I'm curious about a statement from http://docs.python.org/2/library/itertools.html#itertools.imap, namely it describes
sum(imap(operator.mul, vector1, vector2))
as an efficient dot-product. My understanding is that imap gives a generator instead of a list, and while I understand how it would be faster/consume less memory if you're only considering the first few elements, with the surrounding sum(), I don't see how it behaves any differently than:
sum(map(operator.mul, vector1, vector2))
The difference between map
and imap
becomes clear when you start increasing the size of what you're iterating over:
# xrange object, takes up no memory
data = xrange(1000000000)
# Tries to builds a list of 1 billion elements!
# Therefore, fails with MemoryError on 32-bit systems.
doubled = map(lambda x: x * 2, data)
# Generator object that lazily doubles each item as it's iterated over.
# Takes up very little (and constant, independent of data's size) memory.
iter_doubled = itertools.imap(lambda x: x * 2, data)
# This is where the iteration and the doubling happen.

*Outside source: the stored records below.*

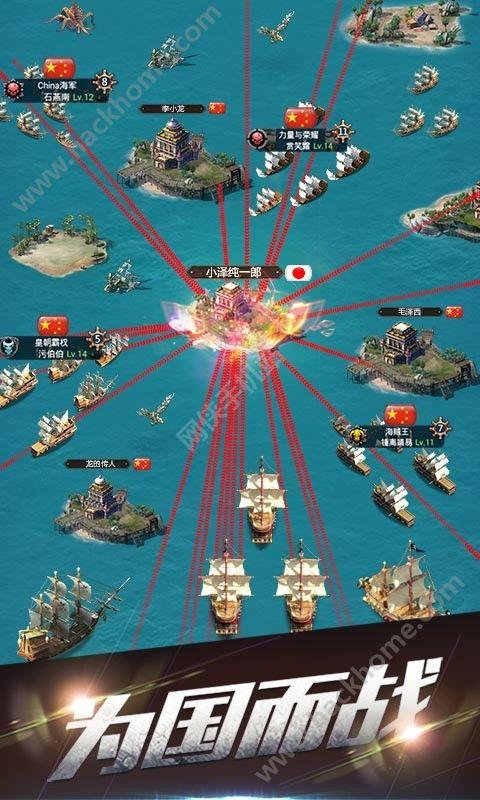 海岛战争内购破解版图2: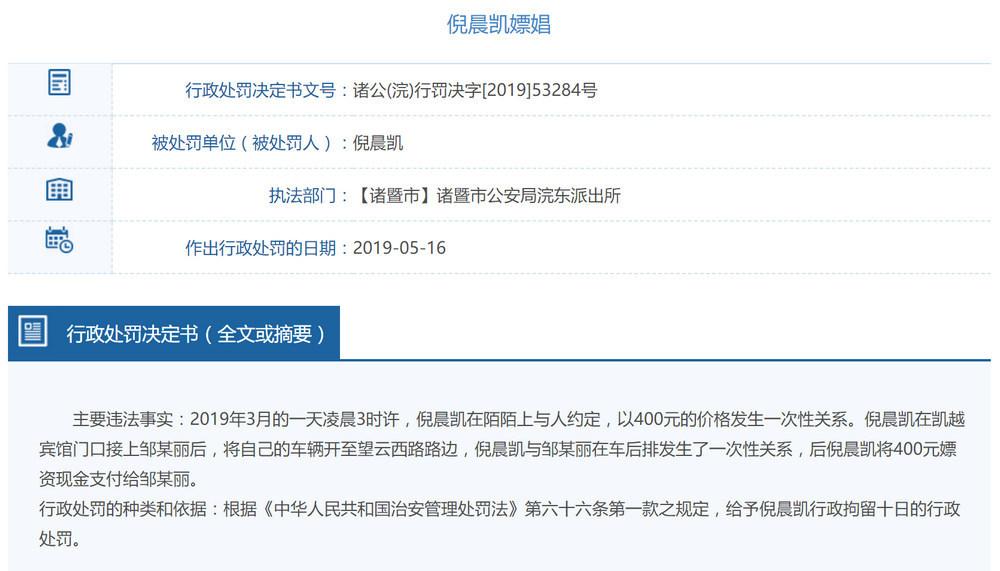 浙江行政处罚,多件嫖娼信息被公开,均价150~400元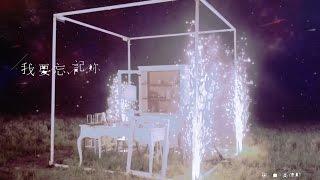 高偉勛Shan Hay【我要忘記妳】- ( 高畫質 HD 完整版Music Video)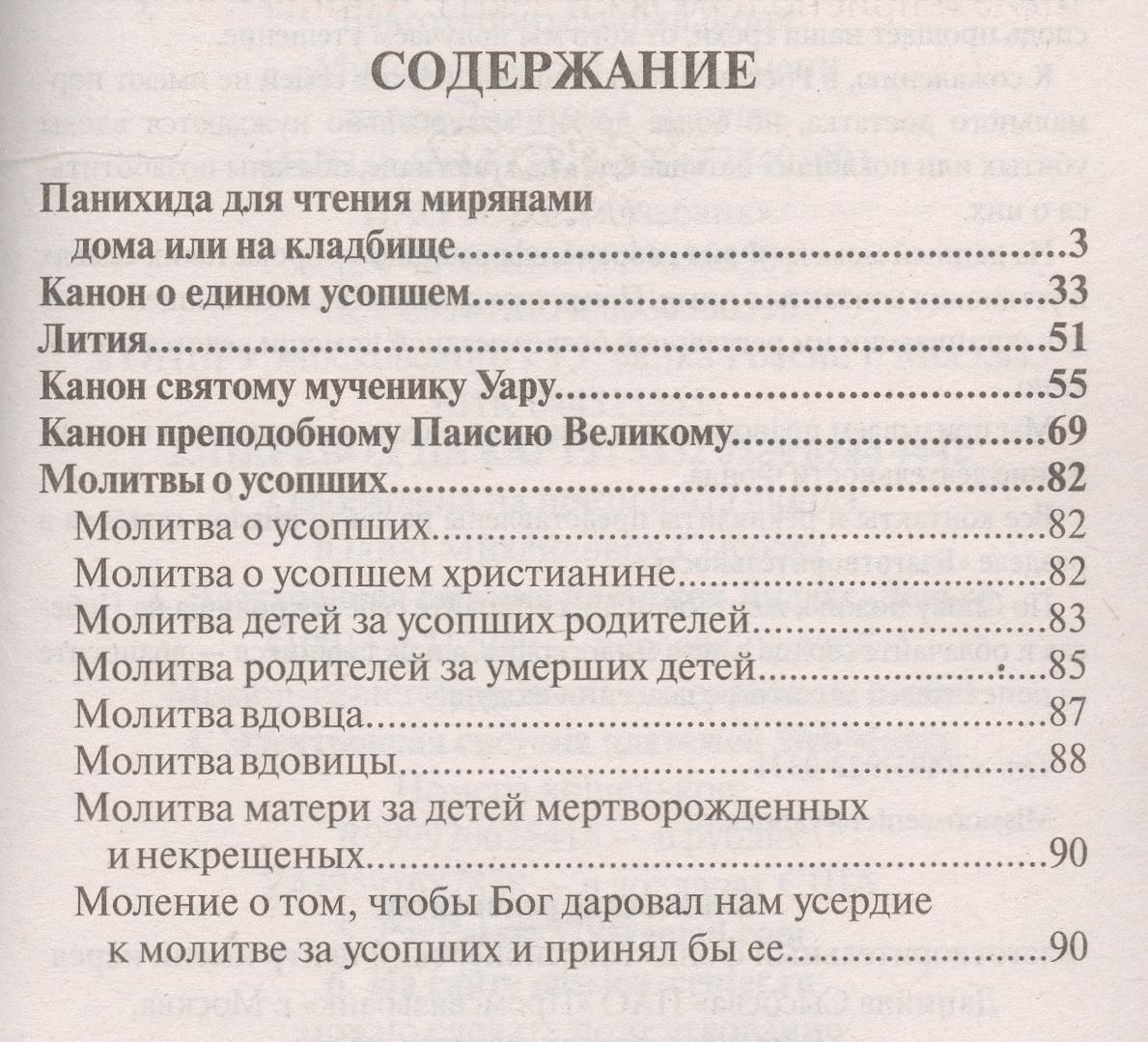 Валитов А. (ред.-сост.) Молитвы о усопших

# Again, since no list is created, this doesn't run you out of memory.
sum(iter_doubled)
# (The result is 999999999000000000L, if you're interested.
# It takes a minute or two to compute, but consumes minimal memory.)
Note that in Python 3, the built-in map
behaves like Python 2's itertools.imap
(which was removed because it's no longer needed). To get the "old map
" behaviour, you'd use list(map(...))
, which is another good way to visualize how Python 2's itertools.imap
and map
differ from each other.